Aggregating participant responses from the rating task, we derived group-level consensus ratings on the motivation-related features for each scenario by calculating the average ratings among responses that passed a set of quality checks (see details in “Methods”). For all the features, the consensus ratings showed substantial variations from scenario to scenario (Fig. 2c) and maintained good to excellent inter-rater reliability as assessed with the intra-class correlation coefficient (ICC; ICC range: [0.822, 0.966], Supplementary Table 1). Note that we intentionally recruited raters as a subset of Survey 1 participants so that the ratings could well represent the evaluations from sample 1 during the subsequent decision modeling (i.e., not biased by any potential difference between the two samples).

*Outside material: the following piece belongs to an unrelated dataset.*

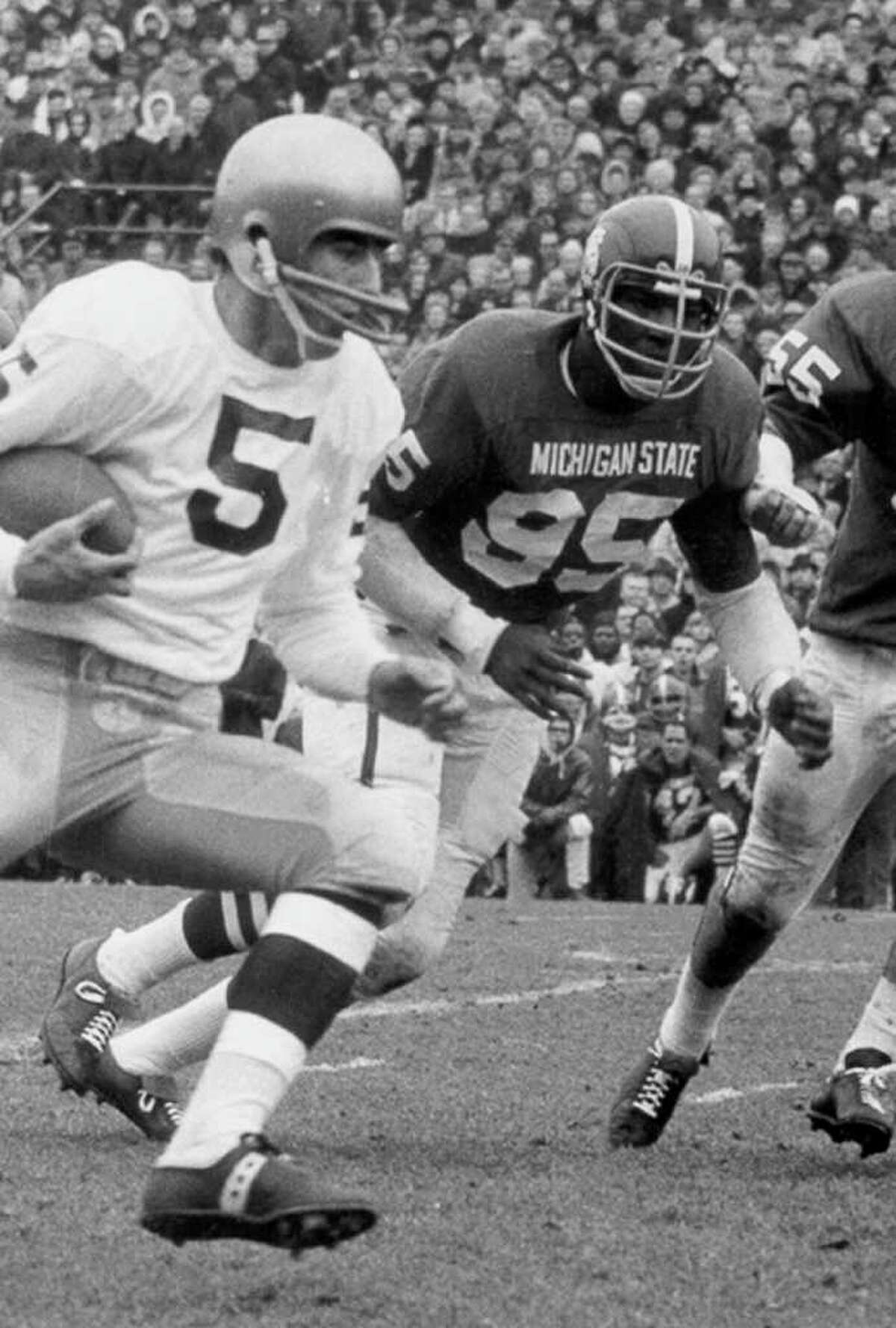 In a 1966 photo provided by Michigan State University, Michigan State's Bubba Smith, rear, chases down Notre Dame quarterback Terry Hanratty during a college football game in East Lansing, Mich. Smith, an NFL defensive star who found a successful second career as an actor, died Wednesday, Aug. 3, 2011, in Los Angeles at age 66. Los Angeles County coroner's spokesman Ed Winter said Smith was found dead at his Baldwin Hills home. Winter said he didn't know the circumstances or cause of death. (AP Photo/Michigan State University)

We assessed the predictive performance of each motivational feature to the WTH ratings, and found that all hypothesized motivation dimensions explained a medium to large portion of WTH variance across scenarios and individuals. Despite an overall good performance, variability existed: among all motivations, injunctive norm (peers think one should help) explained most variance (marginal R^2^ = 0.358, conditional R^2^ = 0.817, derived from a linear mixed effect model), and other’s cost of no-help explained the least variance (marginal R^2^ = 0.214, conditional R^2^ = 0.490, Supplementary Fig. 2).

Computational models of helping decisions

Our first goal was to establish a computational model that quantitatively characterized the relationships between helping decisions and their underlying motivations. As many of the motivation dimensions collected through the rating task were highly correlated (Supplementary Fig. 3), they might be sufficiently represented by a smaller set of latent dimensions. Therefore, we performed an exploratory factor analysis (EFA) on 12 motivation dimensions (empathy, descriptive norm, injunctive norm, self cost, other benefit, indirect reciprocity, mood management, reputation, positive self-concept, other cost, guilt, negative self-concept) and successfully identified 2 orthogonal factors (via varimax rotation) that accounted for 87% of total variance (Supplementary Fig. 3). The first factor comprised 11 motivation dimensions (i.e., all but self cost) that are relevant to a positive driving force of help. Because most questions asked about the benefit of help to both the helper and the helpee, we named this factor “Both Benefit” (or benefit). The second factor was dominated by the self cost, representing a driving force of not helping; thus we named this factor “Self Cost” (or cost).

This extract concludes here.